Der zeitweilige Verwahrungsort des Gefangenen wurde nun zwischen dem Friedensrichter und dem Constable der Gegenstand der Unterhaltung. Der Scherif war abwesend, und das Countygefängnis, in dem zuletzt ein Sklave gesessen, der entwischt war, ohne Schloß und Riegel. Der Squire endete die Untersuchung mit der Zusicherung, daß er für die Sicherheit des Gefangenen Sorge tragen wolle. Und als die Männer dieses gehört, so räumten sie die Stube.
Nicht lange, so erhob sich der Lärm von neuem. Zur alten Geige und türkischen Trommel hatten sie eine schottische Pfeife gesellt, und mit dieser ohrzerreißenden Musik paradierten sie nun truppweise die Straße hinab so ernsthaft, so steif und stattlich, als wenn es gerade auf den Feind losginge.
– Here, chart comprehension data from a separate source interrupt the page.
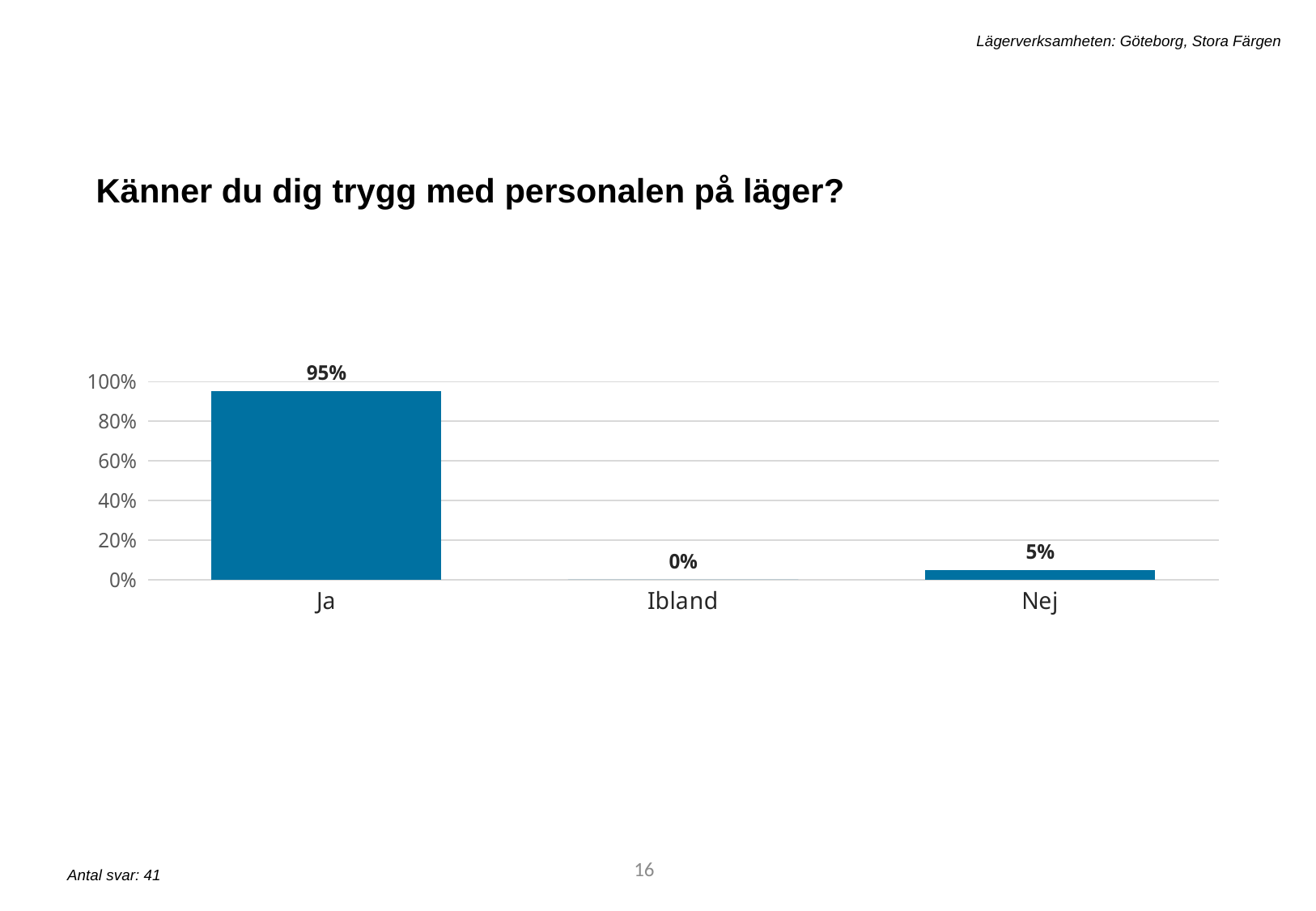
Which is larger, the value for Nej or the value for Ibland? Nej Which category has the lowest value? Ibland What is the value for Nej? 5% What is the title of the chart? Känner du dig trygg med personalen på läger? What is the value for Ja? 95% How many categories are shown on the x axis? 3 What is the value for Ibland? 0% What kind of chart is shown on the slide? bar chart Is the value for Nej greater or less than 20%? less Which category has the highest value? Ja Is the value for Ja greater or less than 80%? greater What is the difference between the values for Ja and Nej? 90%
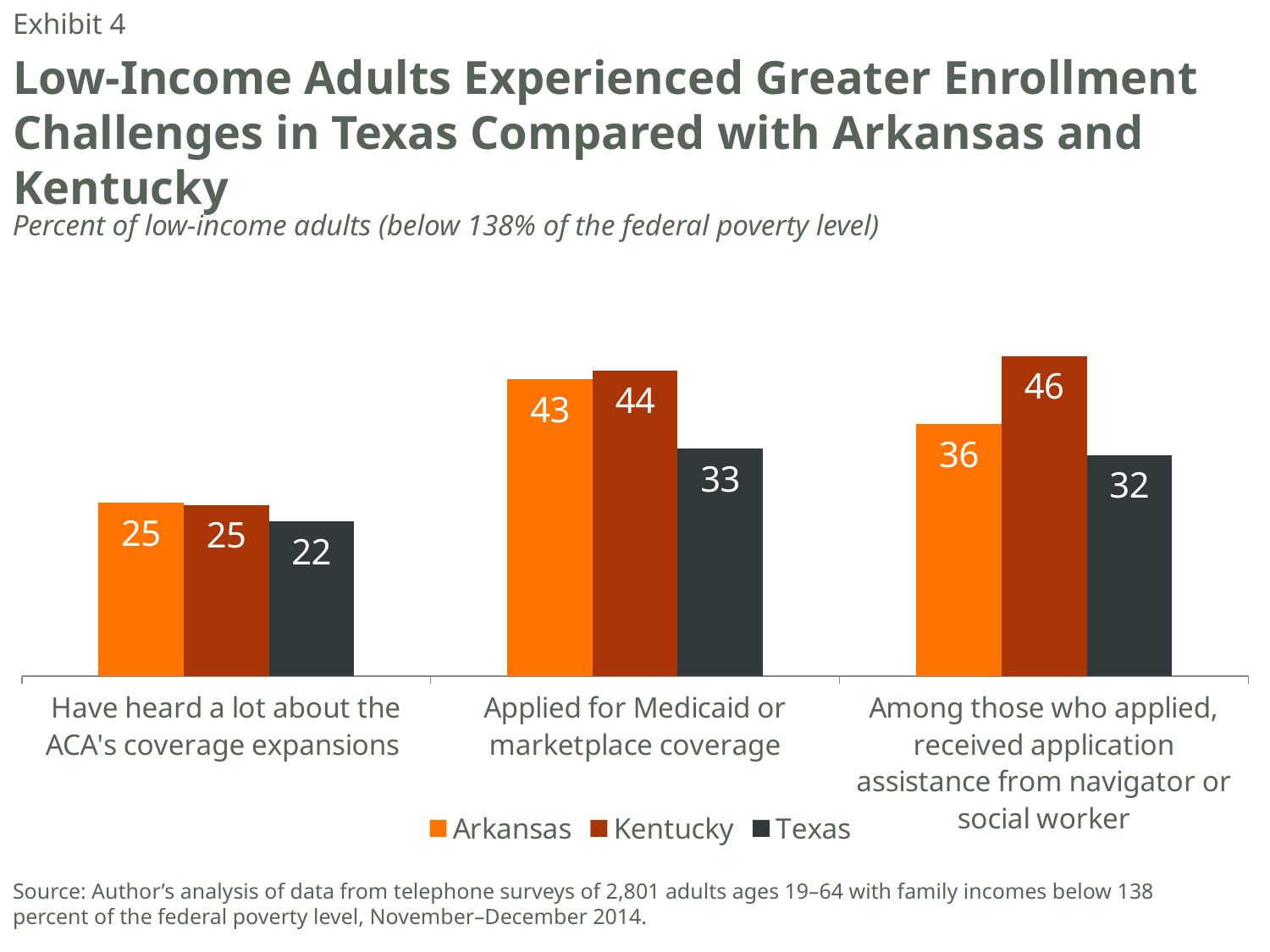
How many series does the legend list? 3 What kind of chart is shown on the slide? Bar chart Which state has the highest value for 'Among those who applied, received application assistance from navigator or social worker'? Kentucky How many categories are shown on the x axis? 3 What is the value for Arkansas in the 'Have heard a lot about the ACA's coverage expansions' category? 25 What is the difference between Kentucky and Texas for 'Among those who applied, received application assistance from navigator or social worker'? 14 Which series is shown in the darkest colour in the legend? Texas Which is larger: the Arkansas value or the Texas value for 'Have heard a lot about the ACA's coverage expansions'? Arkansas What percent of low-income adults in Texas applied for Medicaid or marketplace coverage? 33 Which state has the lowest value for 'Applied for Medicaid or marketplace coverage'? Texas What is the value for Kentucky in the 'Among those who applied, received application assistance from navigator or social worker' category? 46 What is the difference between Arkansas and Texas for 'Applied for Medicaid or marketplace coverage'? 10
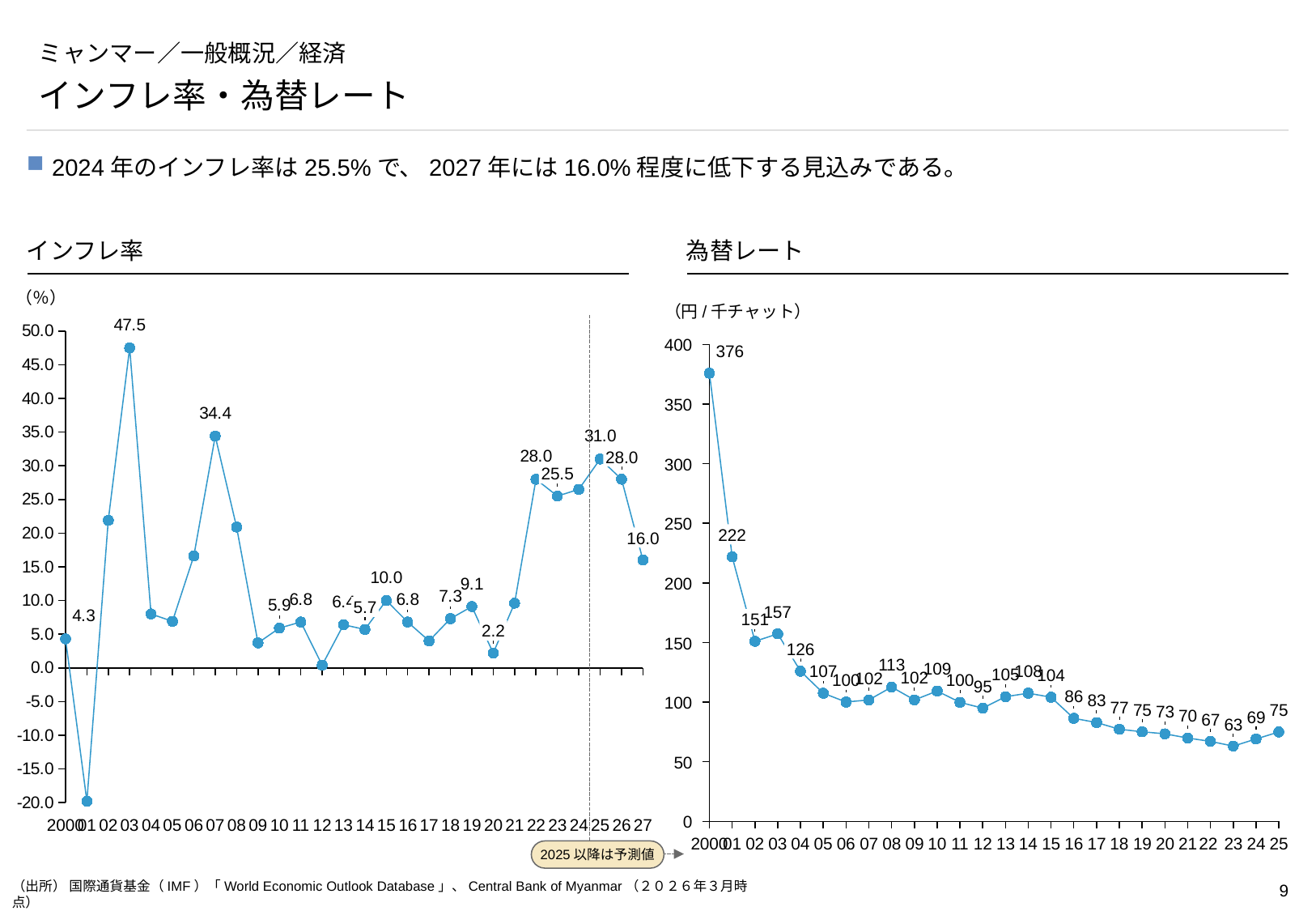
In the 為替レート chart, what is the exchange rate for 2000? 376 In the インフレ率 chart, is the value for 2001 greater or less than -15.0? less In the 為替レート chart, what is the exchange rate for 2023? 63 In the 為替レート chart, which year has the lowest exchange rate? 2023 In the インフレ率 chart, what is the inflation rate for 2003? 47.5 In the 為替レート chart, what is the difference between the 2000 value and the 2001 value? 154 What kind of chart is the 為替レート chart? line chart In the インフレ率 chart, which year has the highest inflation rate? 2003 In the インフレ率 chart, which year has the lowest inflation rate? 2001 In the インフレ率 chart, what is the inflation rate for 2023? 25.5 In the インフレ率 chart, what is the difference between the 2025 value and the 2027 value? 15.0 In the 為替レート chart, which is larger, the value for 2008 or the value for 2010? 2008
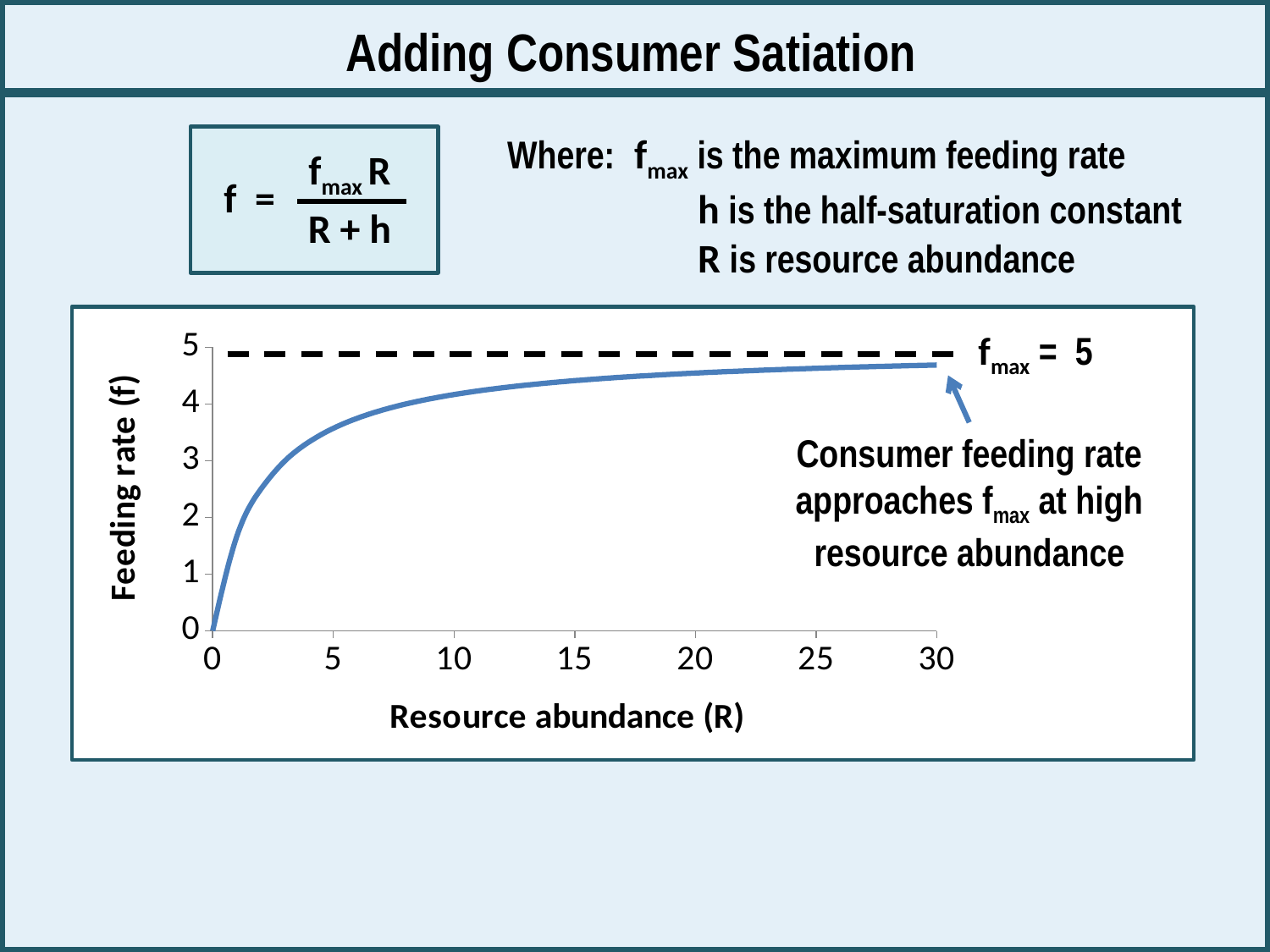
Is the feeding rate at a resource abundance of 20 greater or less than 4? greater Does the feeding rate rise or fall as resource abundance increases along the x axis? rises Is the feeding rate at a resource abundance of 30 greater or less than 5? less What is the label of the x axis of the chart? Resource abundance (R) What is the feeding rate when resource abundance is 0? 0 Is the feeding rate at a resource abundance of 5 greater or less than 3? greater How many tick marks are labelled on the x axis of the chart? 7 What is the label of the y axis of the chart? Feeding rate (f) What kind of chart is shown on the slide? line chart What value does the dashed horizontal line in the chart represent? f_max = 5 What is the highest value shown on the x axis of the chart? 30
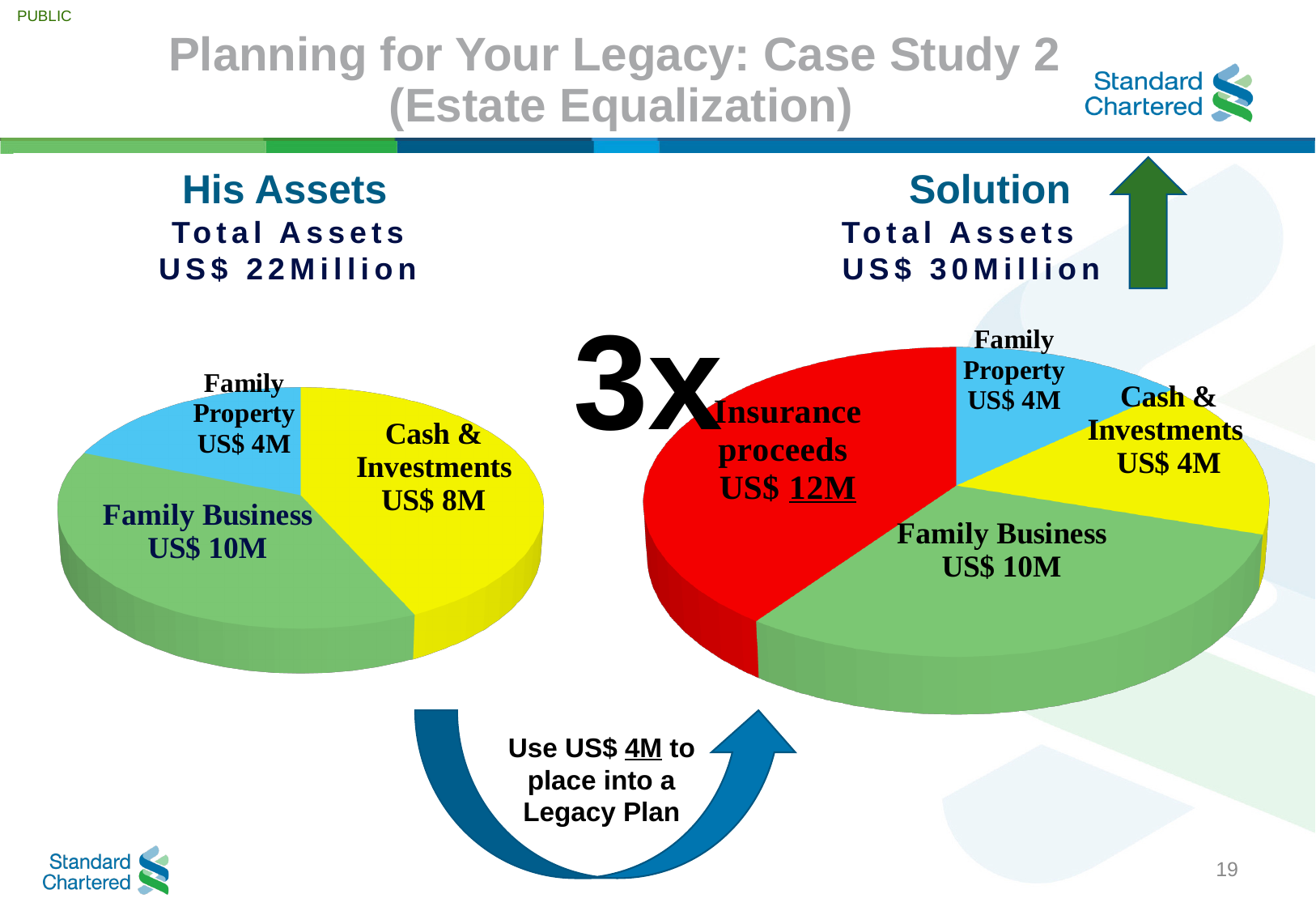
In the 'Solution' pie chart, which is larger, Insurance proceeds or Family Business? Insurance proceeds In the 'Solution' pie chart, which category has the largest value? Insurance proceeds In the 'His Assets' pie chart, what is the value of Family Business? US$ 10M In the 'His Assets' pie chart, which category has the smallest value? Family Property In the 'His Assets' pie chart, which category has the largest value? Family Business In the 'Solution' pie chart, what is the value of Cash & Investments? US$ 4M In the 'Solution' pie chart, what share of the US$ 30Million total do the Insurance proceeds represent? 40% What type of chart is used for 'His Assets'? Pie chart In the 'Solution' pie chart, what is the value of Insurance proceeds? US$ 12M In the 'His Assets' pie chart, what is the difference between Family Business and Family Property? US$ 6M How many slices does the 'Solution' pie chart have? 4 In the 'His Assets' pie chart, what is the value of Cash & Investments? US$ 8M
»Hol der Henker das verdammte Schreibwerk«, schrie plötzlich der seiner, Samuel gegebenen Warnung vergessende Squire. »Da soll ich nun schreiben! und so wahr ich lebe, ich weiß nicht, wie ich die Worte zu stellen habe, um dem armen Jungen nicht wehe zu tun. Höre einmal, ich wollte wetten, Ihr könnt mit dem Gänsekiel so wohl umgehen, als einer; wie wär's, wenn Ihr den Plunder aufsetztet?«
»Welchen meint Ihr, Squire?«
»Je nun, die Evidenz wegen Eurer Gefangennehmung.«
»Ihr meint den Casus apprehensionis, den Fall des Ergreifens«, versetzte der Brite, über die sonderbare Zumutung laut lachend, nun noch sein eigener Gerichtsschreiber zu werden.